─── Records for this task ───
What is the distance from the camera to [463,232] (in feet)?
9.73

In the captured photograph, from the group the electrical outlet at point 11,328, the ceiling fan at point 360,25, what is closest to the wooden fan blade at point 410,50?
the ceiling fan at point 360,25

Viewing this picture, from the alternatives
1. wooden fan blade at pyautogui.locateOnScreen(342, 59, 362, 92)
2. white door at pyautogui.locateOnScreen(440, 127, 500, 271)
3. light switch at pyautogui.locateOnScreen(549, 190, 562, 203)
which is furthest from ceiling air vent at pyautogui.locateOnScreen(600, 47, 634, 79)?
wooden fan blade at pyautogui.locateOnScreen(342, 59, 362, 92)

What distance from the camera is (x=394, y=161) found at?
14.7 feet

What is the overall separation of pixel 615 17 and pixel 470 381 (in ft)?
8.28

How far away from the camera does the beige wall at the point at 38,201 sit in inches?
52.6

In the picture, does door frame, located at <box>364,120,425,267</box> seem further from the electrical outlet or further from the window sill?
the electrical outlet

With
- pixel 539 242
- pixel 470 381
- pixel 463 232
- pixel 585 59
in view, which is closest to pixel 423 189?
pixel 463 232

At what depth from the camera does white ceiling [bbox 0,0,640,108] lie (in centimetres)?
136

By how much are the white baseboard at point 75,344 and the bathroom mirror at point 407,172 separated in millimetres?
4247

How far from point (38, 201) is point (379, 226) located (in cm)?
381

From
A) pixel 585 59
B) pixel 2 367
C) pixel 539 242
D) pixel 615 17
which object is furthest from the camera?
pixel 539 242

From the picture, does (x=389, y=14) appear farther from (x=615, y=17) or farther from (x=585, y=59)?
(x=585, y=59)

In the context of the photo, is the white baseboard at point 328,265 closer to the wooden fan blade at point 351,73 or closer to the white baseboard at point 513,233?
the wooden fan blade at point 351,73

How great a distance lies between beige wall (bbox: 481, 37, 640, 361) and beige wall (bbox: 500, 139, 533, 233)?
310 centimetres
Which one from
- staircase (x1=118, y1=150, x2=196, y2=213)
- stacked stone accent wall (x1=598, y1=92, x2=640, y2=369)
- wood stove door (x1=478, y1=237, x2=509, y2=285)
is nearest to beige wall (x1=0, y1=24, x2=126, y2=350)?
───
* **Problem**
Reproduce the whole listing word for word.

* **Written response**
What is the distance from the camera to [463,232] (in feet)?
9.73

In the captured photograph, from the group the electrical outlet at point 11,328, the ceiling fan at point 360,25, what is closest to the wooden fan blade at point 410,50?
the ceiling fan at point 360,25

Viewing this picture, from the alternatives
1. wooden fan blade at pyautogui.locateOnScreen(342, 59, 362, 92)
2. white door at pyautogui.locateOnScreen(440, 127, 500, 271)
3. light switch at pyautogui.locateOnScreen(549, 190, 562, 203)
which is furthest from ceiling air vent at pyautogui.locateOnScreen(600, 47, 634, 79)?
wooden fan blade at pyautogui.locateOnScreen(342, 59, 362, 92)

What distance from the camera is (x=394, y=161) found at?
14.7 feet

What is the overall separation of pixel 615 17 and pixel 470 381 (in ft)?
8.28

How far away from the camera does the beige wall at the point at 38,201 sit in inches?
52.6

In the picture, does door frame, located at <box>364,120,425,267</box> seem further from the electrical outlet or further from the window sill?
the electrical outlet

With
- pixel 539 242
- pixel 470 381
- pixel 463 232
- pixel 585 59
in view, which is closest to pixel 423 189?
pixel 463 232

At what depth from the camera does white ceiling [bbox 0,0,640,108] lie (in centimetres)?
136

By how much are the white baseboard at point 75,344 and the bathroom mirror at point 407,172 separated in millimetres?
4247

How far from point (38, 201) is point (379, 226) located (in cm)?
381

From
A) pixel 585 59
B) pixel 2 367
C) pixel 539 242
D) pixel 615 17
which object is furthest from the camera?
pixel 539 242

From the picture, does (x=389, y=14) appear farther from (x=615, y=17) or farther from (x=585, y=59)?
(x=585, y=59)

In the context of the photo, is the white baseboard at point 328,265 closer to the wooden fan blade at point 351,73 or closer to the white baseboard at point 513,233?
the wooden fan blade at point 351,73

How great a distance lies between beige wall (bbox: 481, 37, 640, 361) and beige wall (bbox: 500, 139, 533, 233)?
310 centimetres
Which one from
- staircase (x1=118, y1=150, x2=196, y2=213)
- stacked stone accent wall (x1=598, y1=92, x2=640, y2=369)
- wood stove door (x1=478, y1=237, x2=509, y2=285)
is nearest to beige wall (x1=0, y1=24, x2=126, y2=350)?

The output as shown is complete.